Hub Highway Hypothesis (2025): Research demonstrated that flat NSW graphs retain all benefits of HNSW on high-d data. Hub nodes form a “hub highway” that serves the same routing function as explicit hierarchy layers.
Construction Sensitivity: HNSW quality depends heavily on insertion order. LID-based ordering (descending) can improve recall by 12%. Vamana’s two-pass build (random graph -> refined) is more robust.

Verdict: Use HNSW for RAM-based, low-latency search.
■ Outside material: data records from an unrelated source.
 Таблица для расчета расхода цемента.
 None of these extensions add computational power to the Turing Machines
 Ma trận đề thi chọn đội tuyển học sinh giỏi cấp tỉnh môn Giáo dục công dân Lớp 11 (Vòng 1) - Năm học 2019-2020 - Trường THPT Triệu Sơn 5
Look at Vamana/DiskANN for higher recall or SSD-resident data.

§2. The Hubness Problem

In high-dimensional spaces, some vectors become hubs—appearing as nearest neighbors to many other points, while antihubs rarely appear in any neighbor lists. This creates asymmetric NN relationships.

Mitigation: Local scaling, cosine over Euclidean, or dimensionality reduction.

§3. Curse of Dimensionality

For k-NN with neighborhood radius ℓ=0.1, you need n ≈ k × 10^d samples. For d > 100, this exceeds atoms in the observable universe.

Why ANN works anyway: Real data lies on low-dimensional manifolds. Intrinsic dimensionality << embedding dimensionality.

§4. When Exact Search Beats Approximate

Small datasets (< 10K vectors): Brute force is faster (SIMD is powerful).
Very high recall requirements (> 99.9%): ANN overhead not worth it.
Low intrinsic dimensionality: KD-trees can be exact and fast.

§5. Quantization Trade-offs (2025-2026 Research)

Method	Compression	Recall	Query Speedup	Use Case
Binary	32x	~96%	24x	Extreme speed, lower accuracy OK
Scalar (INT8)	4x	~99.3%	4x	Balance of speed and accuracy
Product (PQ)	8-64x	~95-98%	8-32x	Memory-constrained billion-scale
OPQ	8-64x	~97-99%	8-32x	Better than PQ via rotation

Binary quantization uses Hamming distance (2 CPU cycles per comparison). Matryoshka embeddings enable dimension reduction before quantization for further compression (e.g., 256x total with MRL + binary).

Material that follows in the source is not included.